## Document excerpt
With a provincial election just months away, the Ontario PCs are scrambling to find a leader who can defeat the Kathleen Wynne-led Liberals.
In an email to the party’s legislators sent last night, PC Party President Rick Dykstra says he has requested, and MPPs have agreed, to select an interim leader on Friday.
Dykstra says that interim leader will serve until a new leader is picked in a leadership election, according to the party’s constitution.
It’s not clear from Dykstra’s message when that leadership election will take place.
According to the Ontario PC constitution, upon the death, retirement or resignation of the leader, and until the completion of the leadership election, “the Caucus shall elect an interim Leader who shall be recognized as the Leader by the Party.”
If the Caucus is unable to select an interim leader, a joint meeting of the caucus and the executive will then make the selection.
Here are the possible candidates who could become the next Ontario PC party leader.
The MPP for Lambton-Kent-Middlesex ran for the Ontario PC party leadership in 2015 but later bowed out and endorsed Patrick Brown. The 40-year-old from Newbury, Ont., was a former city councillor for his hometown and served three terms. He ran as a PC candidate in the 2007 Ontario election and placed second behind Liberal Maria Van Bommel. McNaughton defeated his rival in 2011 by more than 6,000 votes and was re-elected in 2014. He currently serves as official opposition critic for economic development and growth. He is also the chair of the Standing Committee on Legislative Assembly.

Spatial reasoning dataset excerpts
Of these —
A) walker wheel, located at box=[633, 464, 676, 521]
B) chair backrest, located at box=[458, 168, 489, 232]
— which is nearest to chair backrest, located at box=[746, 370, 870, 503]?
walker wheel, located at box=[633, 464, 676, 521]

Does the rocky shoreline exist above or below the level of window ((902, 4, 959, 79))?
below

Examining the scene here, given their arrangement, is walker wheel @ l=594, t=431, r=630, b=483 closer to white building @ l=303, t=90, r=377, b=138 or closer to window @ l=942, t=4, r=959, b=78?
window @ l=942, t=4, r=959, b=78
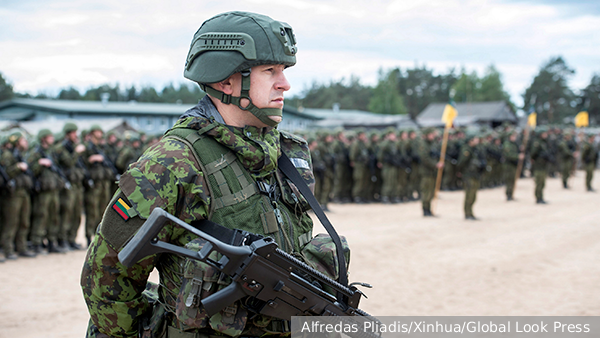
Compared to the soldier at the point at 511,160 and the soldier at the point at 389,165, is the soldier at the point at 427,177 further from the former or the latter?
the soldier at the point at 511,160

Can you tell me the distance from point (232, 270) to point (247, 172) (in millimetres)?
380

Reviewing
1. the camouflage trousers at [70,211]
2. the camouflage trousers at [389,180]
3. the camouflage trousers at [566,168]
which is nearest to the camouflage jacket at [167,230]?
the camouflage trousers at [70,211]

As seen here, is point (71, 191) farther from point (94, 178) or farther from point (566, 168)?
point (566, 168)

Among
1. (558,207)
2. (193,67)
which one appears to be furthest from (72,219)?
(558,207)

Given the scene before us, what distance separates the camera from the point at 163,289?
5.87 ft

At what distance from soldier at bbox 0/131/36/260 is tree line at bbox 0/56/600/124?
39.9 m

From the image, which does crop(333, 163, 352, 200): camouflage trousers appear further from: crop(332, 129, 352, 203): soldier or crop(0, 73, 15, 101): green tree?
crop(0, 73, 15, 101): green tree

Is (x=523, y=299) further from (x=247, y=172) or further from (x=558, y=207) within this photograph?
(x=558, y=207)

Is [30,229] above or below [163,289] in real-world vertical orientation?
below

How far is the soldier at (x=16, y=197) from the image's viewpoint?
7172mm

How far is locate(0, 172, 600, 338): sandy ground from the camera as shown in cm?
535

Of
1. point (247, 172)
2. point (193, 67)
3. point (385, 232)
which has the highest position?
point (193, 67)

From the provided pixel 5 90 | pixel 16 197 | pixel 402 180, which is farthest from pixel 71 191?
pixel 5 90

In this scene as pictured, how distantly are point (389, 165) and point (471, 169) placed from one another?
3.27 metres
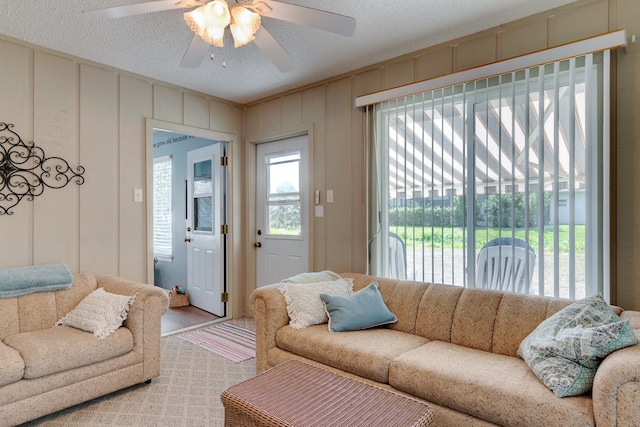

## Stated task 1
In the article on the Ontario PC leadership, on what day will the party's legislators select an interim leader?
## Stated task 2
According to the article on the Ontario PC leadership, what circumstances does the party constitution list that lead the caucus to elect an interim leader? List all of them.

## Correct response 1
On Friday.

## Correct response 2
The leader's death, retirement or resignation.